Tuesday, July 31, 2012

Implementing Fast Interpreters: Discussion & Further Reading

My last article on "Implementing Fast Interpreters" was posted to both Hacker News and the Programming subreddit. Commenters pointed out some valid questions and some related work. This post aims to address some of the issue and collect the related work mentioned in the HN and Reddit comments and some more.

Why not write a simple JIT?

The main benefit of an interpreter usually is simplicity and portability. Writing the interpreter in assembly makes it a bit harder to write and you lose portability. So, if we have to go down to the level of assembly, why not write a simple template-based code generator? Wouldn't that be faster? The answer is: it depends.

As Mike Pall (author of LuaJIT) pointed out, LuaJIT v1 was based on a simple JIT and does not consistently beat the LuaJIT v2 interpreter (which is written in assembly).

Performance comparison of LuaJIT v1.1 (simple JIT) vs. LuaJIT v2 interpreter.
A JIT compiler (even a simple one) needs to:
  • Manage additional memory. If the code is short-lived (e.g., there is another optimisation level) then unused memory must be reclaimed and fragmentation may become an issue.
  • Mark that memory as executable (possibly requiring flushing the instruction cache or operating system calls).
  • Manage the transition between compiled code segments. E.g., we need a mapping from bytecode targets to corresponding machine code. If the target hasn't been compiled, yet, this can be done on-demand and the branch instruction can be updated to directly jump to the target. If the target may ever change in the future, we also need a way to locate all the branches to it in order to invalidate them if necessary.
  • If the interpreter has multiple execution modes (e.g., a trace-based JIT has a special recoding mode which is only used for a short time), then code needs to be generated for each execution mode.
All this is quite a bit more complicated than a pure interpreter, even one written in assembler. Whether it's a good reason to take on this complexity depends on how high the interpreter overhead actually is. If the bytecode format is under our control then we can optimise it for our interpreter as done in LuaJIT 2. This isn't always the case, though. The DynamoRIO system is a runtime instrumentation framework for x86. The x86 instruction format is very complex and thus expensive to decode. DynamoRIO therefore does not use an interpreter and instead decodes the host program into basic blocks. (No code generation is really needed, because DynamoRIO emulates x86 on x86, but you could imagine using the same technique to emulate x86 on, say, ARM.) The challenges (and solutions) for this approach are discussed in Derek Bruening's excellent PhD thesis on DynamoRIO. Bebenita et al. describe an interpreter-less JIT-compiler design for a Java VM in their paper "Trace-Based Compilation in Execution Environments without Interpreters" (PDF).

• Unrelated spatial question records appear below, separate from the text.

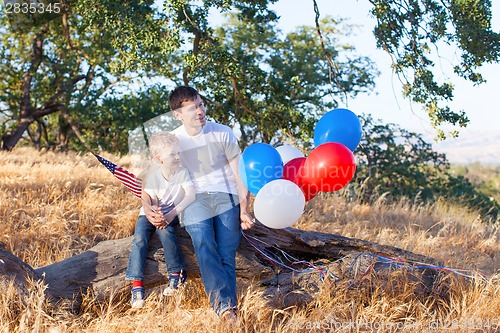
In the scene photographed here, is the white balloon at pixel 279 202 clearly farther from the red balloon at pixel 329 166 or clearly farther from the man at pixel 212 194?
the man at pixel 212 194

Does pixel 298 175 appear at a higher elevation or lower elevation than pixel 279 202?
higher

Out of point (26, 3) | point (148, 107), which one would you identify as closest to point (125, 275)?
point (26, 3)

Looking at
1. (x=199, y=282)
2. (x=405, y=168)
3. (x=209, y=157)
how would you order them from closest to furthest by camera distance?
(x=209, y=157), (x=199, y=282), (x=405, y=168)

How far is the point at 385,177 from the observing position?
1391cm

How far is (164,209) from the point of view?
446cm

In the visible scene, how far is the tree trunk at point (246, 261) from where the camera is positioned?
4.44m

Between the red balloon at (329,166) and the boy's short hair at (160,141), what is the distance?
108 centimetres

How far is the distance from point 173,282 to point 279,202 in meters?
1.12

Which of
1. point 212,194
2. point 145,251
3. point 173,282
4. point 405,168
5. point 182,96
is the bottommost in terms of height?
point 405,168

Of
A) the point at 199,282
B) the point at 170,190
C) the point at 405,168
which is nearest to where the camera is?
the point at 170,190

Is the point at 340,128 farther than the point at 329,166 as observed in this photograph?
Yes

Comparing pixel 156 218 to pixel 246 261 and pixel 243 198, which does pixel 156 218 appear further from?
pixel 246 261

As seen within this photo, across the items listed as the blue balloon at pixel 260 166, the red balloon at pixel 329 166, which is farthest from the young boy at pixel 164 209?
the red balloon at pixel 329 166
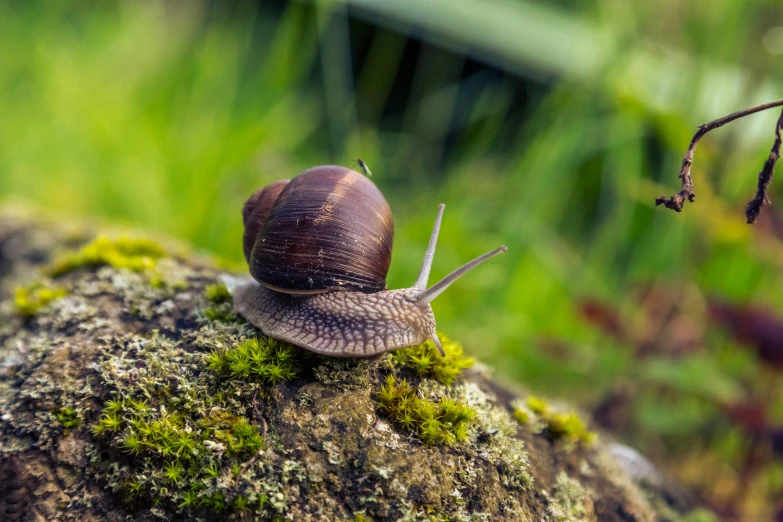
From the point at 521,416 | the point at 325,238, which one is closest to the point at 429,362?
the point at 521,416

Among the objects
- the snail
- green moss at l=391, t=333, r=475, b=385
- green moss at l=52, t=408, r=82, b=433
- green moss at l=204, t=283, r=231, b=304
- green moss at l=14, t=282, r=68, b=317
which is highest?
the snail

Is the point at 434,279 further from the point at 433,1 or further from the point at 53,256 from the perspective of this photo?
the point at 433,1

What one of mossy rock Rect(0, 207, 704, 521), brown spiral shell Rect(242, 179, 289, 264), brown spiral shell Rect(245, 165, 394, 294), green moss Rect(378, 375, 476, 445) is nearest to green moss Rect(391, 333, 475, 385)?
mossy rock Rect(0, 207, 704, 521)

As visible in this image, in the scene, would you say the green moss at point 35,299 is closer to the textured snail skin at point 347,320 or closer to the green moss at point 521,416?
the textured snail skin at point 347,320

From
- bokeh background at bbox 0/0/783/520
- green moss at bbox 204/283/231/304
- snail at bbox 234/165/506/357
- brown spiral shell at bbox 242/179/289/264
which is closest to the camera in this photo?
snail at bbox 234/165/506/357

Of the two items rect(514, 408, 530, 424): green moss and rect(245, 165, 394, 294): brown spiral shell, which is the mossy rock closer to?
rect(514, 408, 530, 424): green moss
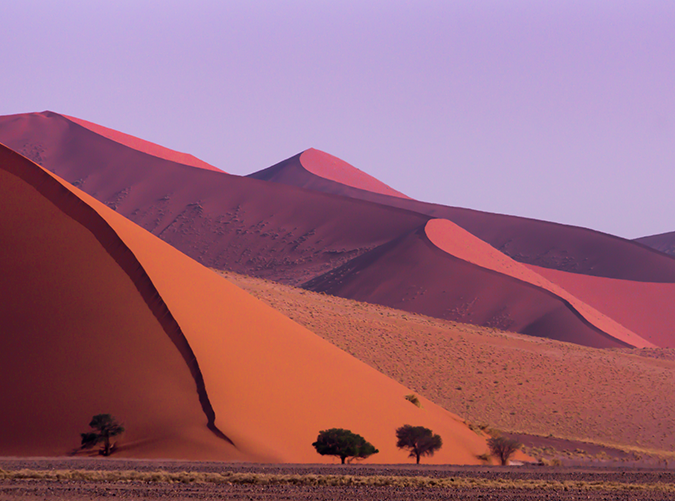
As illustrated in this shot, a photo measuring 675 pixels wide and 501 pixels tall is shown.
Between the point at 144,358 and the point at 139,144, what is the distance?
289 feet

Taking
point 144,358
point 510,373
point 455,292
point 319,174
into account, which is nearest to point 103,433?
point 144,358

DSLs for generating interpreters

The PyPy project generates a C interpreter and a trace-based JIT based on a description in RPython. "Restricted Python", a language with Python-like syntax, but C-with-type-inference like semantics. Laurence Tratt described his experiences using PyPy in his article "Fast Enough VMs in ast Enough Time". PyPy's toolchain makes many design decisions for you; its usefulness therefore depends on whether these decisions align with your goals. The PyPy Status Blog contains many examples of language VMs written in PyPy (e.g. PHP, BF, regular expressions).

A DSL aimed at developing a fast assembly interpreter can still be useful for other purposes. One problem in implementing a JIT compiler is ensuring that the semantics of the compiled code match the semantics of the interpreter (or baseline compiler). By having a slightly higher-level abstraction it could become possible to use the same specification to both generate the interpreter and parts of the compiler. For example, in a trace-based JIT, the code for recording and interpreting looks very similar:
Interpreter:                Trace Recorder:

  mov tmp, [BASE + 8 * RB]    Ref r1 = loadSlot(ins->b);
                              Ref r2 = loadSlot(ins->c);
  add tmp, [BASE + 8 * RC]    Ref r3 = emit(IR_ADD_INT, r1, r2);
  mov [BASE + 8 * RA], tmp    writeSlot(ins->a, r3);

If we treat the trace recorder as just another architecture, it may save us a lot of maintenance effort later on.

Further Reading

There are many other resources on this topic, but here's a short selection of interesting articles and papers on the topic.
If you have more links to good articles on the topic, please leave a comment.

Thursday, July 26, 2012

ARM's New 64 Bit Instruction Set

You may have heard that ARM, whose CPUs are extremely popular for embedded devices, is trying to move into the low-power server market. One of the current main difficulties for using ARM processors in servers is that it is only a 32 bit architecture (A32). That means, that a single process can address at most 4GB of memory (and some of it is reserved for the OS kernel). That isn't a problem on current embedded devices, but it can be on large multi-threaded server applications. To address this issue ARM has been working on a 64 bit instruction set (A64). To my knowledge there is no commercially available hardware that implements this instruction set, yet, but ARM has already released patches to the Linux kernel to support it.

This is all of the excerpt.